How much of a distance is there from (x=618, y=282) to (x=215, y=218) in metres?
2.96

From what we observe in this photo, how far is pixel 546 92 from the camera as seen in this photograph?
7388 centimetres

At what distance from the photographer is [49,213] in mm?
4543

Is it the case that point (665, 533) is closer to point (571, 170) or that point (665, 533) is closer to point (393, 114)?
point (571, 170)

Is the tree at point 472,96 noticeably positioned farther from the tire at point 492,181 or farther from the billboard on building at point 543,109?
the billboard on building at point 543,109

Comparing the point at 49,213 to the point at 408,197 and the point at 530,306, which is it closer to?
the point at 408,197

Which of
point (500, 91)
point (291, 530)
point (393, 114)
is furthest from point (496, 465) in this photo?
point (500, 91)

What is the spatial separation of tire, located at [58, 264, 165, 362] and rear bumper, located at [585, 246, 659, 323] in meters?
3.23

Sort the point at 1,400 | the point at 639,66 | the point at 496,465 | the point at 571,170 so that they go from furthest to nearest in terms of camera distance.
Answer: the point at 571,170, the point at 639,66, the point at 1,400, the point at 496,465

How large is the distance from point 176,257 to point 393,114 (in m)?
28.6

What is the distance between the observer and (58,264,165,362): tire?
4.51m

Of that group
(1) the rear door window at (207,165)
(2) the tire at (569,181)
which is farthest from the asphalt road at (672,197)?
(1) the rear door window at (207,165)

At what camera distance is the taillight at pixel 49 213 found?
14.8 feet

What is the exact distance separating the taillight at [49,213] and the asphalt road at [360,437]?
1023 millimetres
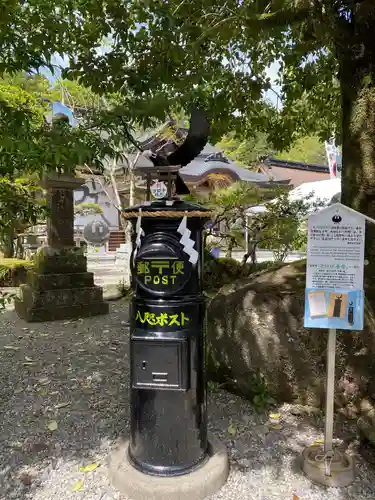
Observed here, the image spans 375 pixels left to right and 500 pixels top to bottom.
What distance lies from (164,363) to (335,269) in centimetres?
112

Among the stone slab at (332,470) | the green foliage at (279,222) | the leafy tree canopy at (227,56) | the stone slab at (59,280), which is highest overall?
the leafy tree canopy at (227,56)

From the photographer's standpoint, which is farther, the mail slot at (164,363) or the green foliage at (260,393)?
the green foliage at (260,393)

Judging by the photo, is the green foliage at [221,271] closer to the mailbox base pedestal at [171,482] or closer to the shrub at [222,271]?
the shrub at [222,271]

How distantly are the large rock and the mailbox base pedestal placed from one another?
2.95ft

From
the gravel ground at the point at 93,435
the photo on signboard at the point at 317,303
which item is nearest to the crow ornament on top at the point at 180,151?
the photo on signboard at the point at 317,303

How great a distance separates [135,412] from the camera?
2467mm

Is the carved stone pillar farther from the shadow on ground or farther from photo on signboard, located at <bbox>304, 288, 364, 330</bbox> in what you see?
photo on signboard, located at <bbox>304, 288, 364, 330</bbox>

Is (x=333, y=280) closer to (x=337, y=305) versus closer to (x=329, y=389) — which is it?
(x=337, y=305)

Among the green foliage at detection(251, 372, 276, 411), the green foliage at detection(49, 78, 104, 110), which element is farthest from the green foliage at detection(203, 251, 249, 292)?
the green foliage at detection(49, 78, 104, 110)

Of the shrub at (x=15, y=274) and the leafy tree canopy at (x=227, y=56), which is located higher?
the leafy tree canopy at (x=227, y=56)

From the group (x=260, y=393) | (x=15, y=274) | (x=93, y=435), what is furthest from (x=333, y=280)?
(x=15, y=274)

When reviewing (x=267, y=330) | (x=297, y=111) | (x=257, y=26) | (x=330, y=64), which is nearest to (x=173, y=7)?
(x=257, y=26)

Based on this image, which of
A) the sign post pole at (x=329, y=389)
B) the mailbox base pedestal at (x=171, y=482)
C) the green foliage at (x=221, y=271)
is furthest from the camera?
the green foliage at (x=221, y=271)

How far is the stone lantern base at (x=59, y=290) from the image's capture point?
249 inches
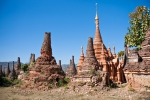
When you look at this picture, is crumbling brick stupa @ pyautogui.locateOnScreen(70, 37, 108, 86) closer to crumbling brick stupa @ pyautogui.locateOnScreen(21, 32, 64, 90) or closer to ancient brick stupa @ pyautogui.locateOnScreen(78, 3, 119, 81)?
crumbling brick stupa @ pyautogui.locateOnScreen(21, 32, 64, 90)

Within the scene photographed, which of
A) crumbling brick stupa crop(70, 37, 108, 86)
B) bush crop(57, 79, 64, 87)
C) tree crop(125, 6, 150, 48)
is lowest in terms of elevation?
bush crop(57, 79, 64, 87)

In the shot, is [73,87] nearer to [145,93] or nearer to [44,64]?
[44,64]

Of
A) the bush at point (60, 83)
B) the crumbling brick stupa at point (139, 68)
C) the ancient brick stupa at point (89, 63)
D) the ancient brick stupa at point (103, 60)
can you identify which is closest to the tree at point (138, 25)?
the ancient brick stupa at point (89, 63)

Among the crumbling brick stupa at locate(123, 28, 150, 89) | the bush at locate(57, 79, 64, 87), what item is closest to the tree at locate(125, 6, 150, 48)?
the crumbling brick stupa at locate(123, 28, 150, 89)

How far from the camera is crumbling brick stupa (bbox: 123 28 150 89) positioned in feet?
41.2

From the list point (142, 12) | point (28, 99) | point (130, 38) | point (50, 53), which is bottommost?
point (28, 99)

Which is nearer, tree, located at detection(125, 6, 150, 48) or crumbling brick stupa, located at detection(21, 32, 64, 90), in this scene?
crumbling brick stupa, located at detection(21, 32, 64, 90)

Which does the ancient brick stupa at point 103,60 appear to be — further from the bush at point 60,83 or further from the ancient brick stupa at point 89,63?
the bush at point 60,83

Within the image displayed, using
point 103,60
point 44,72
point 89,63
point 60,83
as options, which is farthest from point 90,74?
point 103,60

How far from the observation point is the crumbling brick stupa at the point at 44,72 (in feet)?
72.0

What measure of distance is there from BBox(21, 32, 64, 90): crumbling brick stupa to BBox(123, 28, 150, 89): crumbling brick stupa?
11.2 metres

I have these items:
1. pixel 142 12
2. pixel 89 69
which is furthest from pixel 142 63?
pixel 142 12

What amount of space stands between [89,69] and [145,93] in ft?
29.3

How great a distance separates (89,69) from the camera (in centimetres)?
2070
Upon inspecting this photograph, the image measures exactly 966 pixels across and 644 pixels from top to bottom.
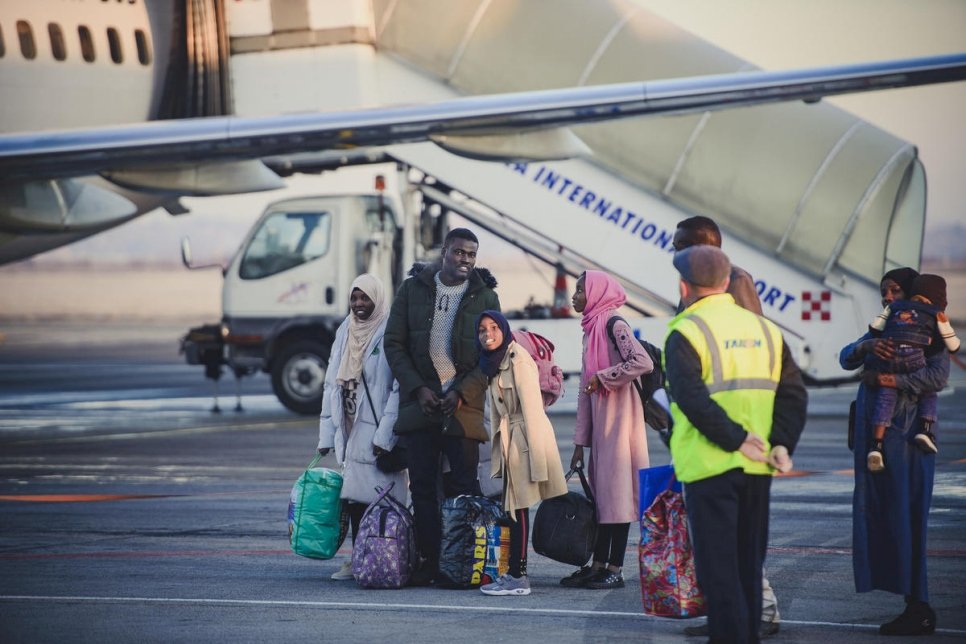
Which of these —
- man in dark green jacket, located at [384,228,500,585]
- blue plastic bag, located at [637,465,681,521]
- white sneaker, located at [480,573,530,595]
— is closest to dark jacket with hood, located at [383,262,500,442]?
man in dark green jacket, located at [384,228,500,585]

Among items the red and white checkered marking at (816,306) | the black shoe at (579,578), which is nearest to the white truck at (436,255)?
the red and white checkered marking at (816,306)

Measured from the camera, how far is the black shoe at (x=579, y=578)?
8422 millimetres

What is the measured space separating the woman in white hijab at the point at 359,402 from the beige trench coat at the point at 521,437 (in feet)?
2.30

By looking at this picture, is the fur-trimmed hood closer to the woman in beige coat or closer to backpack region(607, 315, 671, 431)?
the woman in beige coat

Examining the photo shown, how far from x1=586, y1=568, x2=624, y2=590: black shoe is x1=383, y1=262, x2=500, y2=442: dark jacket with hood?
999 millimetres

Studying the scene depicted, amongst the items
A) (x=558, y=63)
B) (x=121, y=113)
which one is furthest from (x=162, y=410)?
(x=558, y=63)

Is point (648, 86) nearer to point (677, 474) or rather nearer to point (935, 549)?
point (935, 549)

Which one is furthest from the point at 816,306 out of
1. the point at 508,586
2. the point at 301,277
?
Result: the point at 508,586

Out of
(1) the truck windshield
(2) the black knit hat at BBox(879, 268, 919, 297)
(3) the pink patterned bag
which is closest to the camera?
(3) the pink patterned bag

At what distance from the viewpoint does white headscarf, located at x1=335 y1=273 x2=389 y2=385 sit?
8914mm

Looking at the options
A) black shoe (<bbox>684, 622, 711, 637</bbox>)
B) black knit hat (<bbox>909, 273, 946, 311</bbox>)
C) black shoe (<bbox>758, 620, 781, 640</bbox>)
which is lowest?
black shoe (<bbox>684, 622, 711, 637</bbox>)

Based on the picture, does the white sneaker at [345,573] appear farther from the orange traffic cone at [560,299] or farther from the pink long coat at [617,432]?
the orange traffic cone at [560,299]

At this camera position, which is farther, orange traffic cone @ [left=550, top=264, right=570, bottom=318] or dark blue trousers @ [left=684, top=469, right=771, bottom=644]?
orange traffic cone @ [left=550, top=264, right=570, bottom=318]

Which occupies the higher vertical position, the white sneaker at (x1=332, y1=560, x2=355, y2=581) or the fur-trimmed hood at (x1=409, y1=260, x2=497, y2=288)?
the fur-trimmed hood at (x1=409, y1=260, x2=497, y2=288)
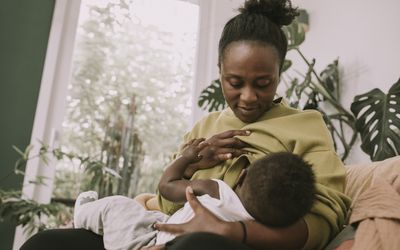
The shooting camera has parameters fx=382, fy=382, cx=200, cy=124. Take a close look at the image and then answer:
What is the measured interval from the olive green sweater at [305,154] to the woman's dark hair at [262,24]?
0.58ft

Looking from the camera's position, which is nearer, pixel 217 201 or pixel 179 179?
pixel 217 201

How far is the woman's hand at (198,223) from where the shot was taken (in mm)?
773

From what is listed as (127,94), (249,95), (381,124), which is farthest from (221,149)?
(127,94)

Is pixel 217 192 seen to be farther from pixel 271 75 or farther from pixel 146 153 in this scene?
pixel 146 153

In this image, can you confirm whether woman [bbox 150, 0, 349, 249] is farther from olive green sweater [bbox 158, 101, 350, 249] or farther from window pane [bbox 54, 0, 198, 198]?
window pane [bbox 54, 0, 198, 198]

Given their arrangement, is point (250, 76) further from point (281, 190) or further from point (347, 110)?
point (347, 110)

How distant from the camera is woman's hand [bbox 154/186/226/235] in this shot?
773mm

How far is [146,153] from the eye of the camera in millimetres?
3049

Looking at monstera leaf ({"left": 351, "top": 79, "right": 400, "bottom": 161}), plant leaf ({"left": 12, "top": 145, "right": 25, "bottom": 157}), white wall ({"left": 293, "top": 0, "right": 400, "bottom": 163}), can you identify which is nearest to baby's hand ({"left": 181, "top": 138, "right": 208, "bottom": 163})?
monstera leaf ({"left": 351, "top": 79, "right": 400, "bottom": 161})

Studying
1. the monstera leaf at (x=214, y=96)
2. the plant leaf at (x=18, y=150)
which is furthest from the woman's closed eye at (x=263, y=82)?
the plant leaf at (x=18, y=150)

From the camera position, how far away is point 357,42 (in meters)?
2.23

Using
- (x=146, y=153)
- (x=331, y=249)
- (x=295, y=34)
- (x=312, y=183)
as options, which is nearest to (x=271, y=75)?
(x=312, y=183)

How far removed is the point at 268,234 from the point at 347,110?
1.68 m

+++

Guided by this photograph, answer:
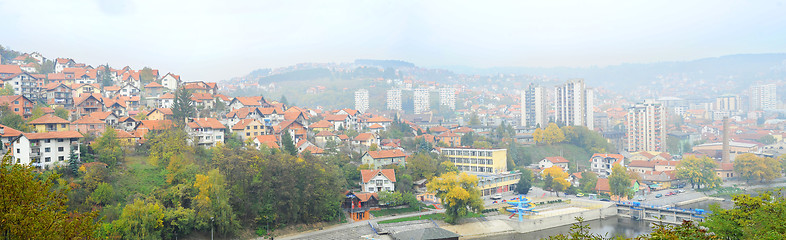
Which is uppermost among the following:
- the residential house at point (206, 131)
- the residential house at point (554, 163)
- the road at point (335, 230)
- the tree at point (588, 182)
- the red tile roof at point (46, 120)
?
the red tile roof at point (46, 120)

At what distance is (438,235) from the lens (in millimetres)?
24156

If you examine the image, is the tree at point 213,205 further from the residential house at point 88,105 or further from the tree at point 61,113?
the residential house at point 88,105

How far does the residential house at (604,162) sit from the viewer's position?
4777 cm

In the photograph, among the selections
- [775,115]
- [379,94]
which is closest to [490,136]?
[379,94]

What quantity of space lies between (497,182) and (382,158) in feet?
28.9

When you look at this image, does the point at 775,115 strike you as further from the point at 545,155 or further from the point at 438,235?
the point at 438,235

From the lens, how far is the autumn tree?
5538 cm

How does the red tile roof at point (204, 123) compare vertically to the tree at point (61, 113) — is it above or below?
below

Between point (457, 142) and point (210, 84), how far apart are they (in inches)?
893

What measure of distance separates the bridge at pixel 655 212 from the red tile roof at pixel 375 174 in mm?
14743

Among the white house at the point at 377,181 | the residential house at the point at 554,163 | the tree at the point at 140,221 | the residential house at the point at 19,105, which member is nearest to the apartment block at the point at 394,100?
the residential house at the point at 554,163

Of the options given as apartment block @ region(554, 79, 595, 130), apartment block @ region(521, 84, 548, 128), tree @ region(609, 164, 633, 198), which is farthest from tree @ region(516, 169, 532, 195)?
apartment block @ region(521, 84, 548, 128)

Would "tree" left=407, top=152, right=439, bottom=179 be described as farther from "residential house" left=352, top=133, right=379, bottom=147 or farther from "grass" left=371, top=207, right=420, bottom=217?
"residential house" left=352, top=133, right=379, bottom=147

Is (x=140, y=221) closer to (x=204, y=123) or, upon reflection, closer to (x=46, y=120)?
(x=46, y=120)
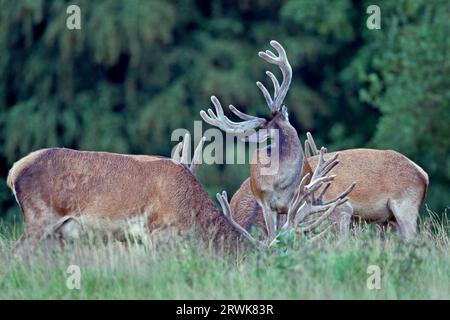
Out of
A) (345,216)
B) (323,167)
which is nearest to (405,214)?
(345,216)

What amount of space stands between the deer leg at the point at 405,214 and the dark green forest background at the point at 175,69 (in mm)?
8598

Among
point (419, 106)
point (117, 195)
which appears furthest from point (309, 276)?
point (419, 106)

+++

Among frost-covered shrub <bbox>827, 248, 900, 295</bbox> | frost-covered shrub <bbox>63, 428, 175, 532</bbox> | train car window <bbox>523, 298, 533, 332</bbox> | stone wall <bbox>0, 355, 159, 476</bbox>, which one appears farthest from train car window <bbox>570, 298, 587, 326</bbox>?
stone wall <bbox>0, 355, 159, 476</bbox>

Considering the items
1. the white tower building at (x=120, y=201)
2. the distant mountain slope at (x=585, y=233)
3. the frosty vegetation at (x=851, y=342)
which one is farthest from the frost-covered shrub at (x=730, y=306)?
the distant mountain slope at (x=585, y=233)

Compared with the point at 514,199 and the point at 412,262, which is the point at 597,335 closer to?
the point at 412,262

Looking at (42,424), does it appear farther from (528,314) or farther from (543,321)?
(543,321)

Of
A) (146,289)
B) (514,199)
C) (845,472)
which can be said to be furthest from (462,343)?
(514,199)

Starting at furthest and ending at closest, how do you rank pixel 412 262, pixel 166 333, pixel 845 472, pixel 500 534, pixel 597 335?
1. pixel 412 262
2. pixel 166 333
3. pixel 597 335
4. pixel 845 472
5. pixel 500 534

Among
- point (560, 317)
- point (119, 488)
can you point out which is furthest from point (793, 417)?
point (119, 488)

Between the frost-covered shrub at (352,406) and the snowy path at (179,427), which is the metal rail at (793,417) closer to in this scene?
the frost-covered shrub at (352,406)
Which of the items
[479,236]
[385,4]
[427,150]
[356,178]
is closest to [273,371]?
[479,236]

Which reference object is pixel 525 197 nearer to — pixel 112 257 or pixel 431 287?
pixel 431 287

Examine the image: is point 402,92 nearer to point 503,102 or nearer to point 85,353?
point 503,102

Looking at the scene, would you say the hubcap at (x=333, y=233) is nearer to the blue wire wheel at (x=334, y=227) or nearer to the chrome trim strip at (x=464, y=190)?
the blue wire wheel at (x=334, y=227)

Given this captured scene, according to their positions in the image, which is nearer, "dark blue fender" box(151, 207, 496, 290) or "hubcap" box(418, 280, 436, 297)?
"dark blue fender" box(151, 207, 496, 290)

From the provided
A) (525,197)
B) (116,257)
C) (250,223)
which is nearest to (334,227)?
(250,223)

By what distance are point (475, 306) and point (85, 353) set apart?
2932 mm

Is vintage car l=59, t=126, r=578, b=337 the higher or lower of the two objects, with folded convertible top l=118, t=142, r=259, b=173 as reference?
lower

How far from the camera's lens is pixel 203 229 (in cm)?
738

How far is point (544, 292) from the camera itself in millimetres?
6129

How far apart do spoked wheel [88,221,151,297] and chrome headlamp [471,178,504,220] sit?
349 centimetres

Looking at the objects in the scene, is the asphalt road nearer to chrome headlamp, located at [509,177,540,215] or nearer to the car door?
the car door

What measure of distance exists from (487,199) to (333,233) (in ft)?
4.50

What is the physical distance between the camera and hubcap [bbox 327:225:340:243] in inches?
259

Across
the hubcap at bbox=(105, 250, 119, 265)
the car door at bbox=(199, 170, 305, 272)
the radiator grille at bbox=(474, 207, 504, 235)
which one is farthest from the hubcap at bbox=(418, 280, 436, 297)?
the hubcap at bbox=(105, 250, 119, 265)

+++

## Requirement
Locate every line in the entries above that contains the string "headlamp" and copy each of those lines out. Uppercase and lowercase letters count as different.

## The solution
How far apart do spoked wheel [88,221,151,297] and chrome headlamp [471,178,504,220] sit?
Looking at the objects in the scene, is the asphalt road nearer to chrome headlamp, located at [509,177,540,215] or nearer to the car door?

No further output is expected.